Good morning. Today the Subcommittee will examine how Social Security protects the benefits of those who cannot protect themselves.
About 14 percent of those receiving Social Security or Supplemental Security Income benefits need someone to manage their payments. These are our most vulnerable, including children and those who are mentally or physically incapable of managing their benefits.
Most often their payees, known as representative payees, are family members; often a parent or a spouse. However, they can also be a friend or a qualified organization, such as a social service agency or a nursing home.
Sadly, there are payees who take advantage, sometimes in horrific ways, of the very people they are supposed to protect.
In January of this year, the Justice Department announced that Linda Weston, her daughter and three co-defendants were charged in a 193-count indictment with crimes including murder in the aid of racketeering, hate crimes, and sex trafficking.
According to the indictment, Weston persuaded each victim to make her the payee for their Social Security payments in exchange for the promise of a place to live. Weston, aided by the co-defendants, subjected the victims to inhumane living conditions, including beating the victims, holding them captive in locked closets, basements and attics, and moving the victims between States to avoid detection.
The indictment alleges that use of these techniques caused two of the victims to die, while the others were abused for years until October 15, 2011, when the Philadelphia police rescued them from the sub-basement of an apartment building.
The perpetrators of these crimes are in jail, awaiting trial.
As a former Prisoner of War, I know enduring torture can quickly mangle your body and slowly destroy your soul. I lived through what could only be called hell on earth for nearly seven years. Your health and safety is of no interest to your captors.
It breaks my heart to know the terrors these innocent folks endured here at home. While this level of cruelty, from what we know is rare, it is inexcusable and intolerable.
Soon after these crimes became public, members of this Committee asked the Government Accountability Office to examine Social Security’s representative payee program. GAO is releasing this very important report today and Mr. Bertoni is here to tell us about their findings.

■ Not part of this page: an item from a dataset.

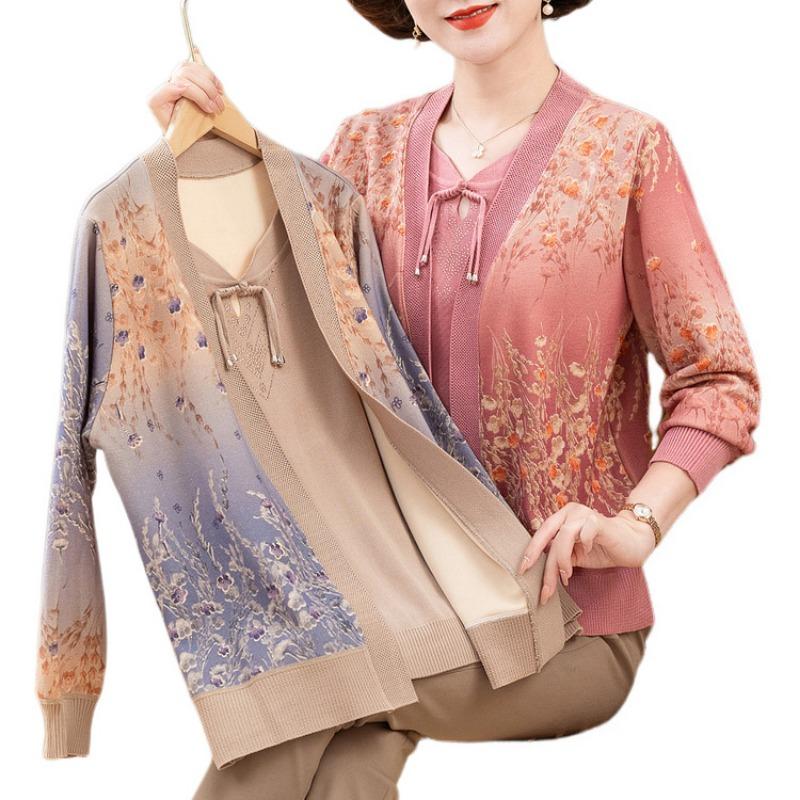 New Middle-aged and Old Mother Knitted Sweater Grandma Spring and Autumn Sweater Middle-aged Women's Top Autumn Clothes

Today there are almost 6 million representative payees who manage $72 billion in benefits each year for 8.4 million beneficiaries.
Over the past ten years, the number of people needing a representative payee has grown by 20 percent and will only continue to grow as people live longer.
According to the Alzheimer’s association, by 2025 the number of people affected by Alzheimer’s disease will increase by 40 percent, reaching over 7 million.
Congress last looked at the challenges facing the representative payee program when it passed the Social Security Protection Act of 2004 and strengthened the protections against misuse.
The Weston case illustrates the importance of finding the right payee in the first place and the importance of effective oversight.
Clearly Social Security must do better. The agency must rise to the challenge of doing what’s right to protect the benefits of those who cannot protect themselves, today, and in the future.
I thank our witnesses for being here today and I look forward to hearing their testimony.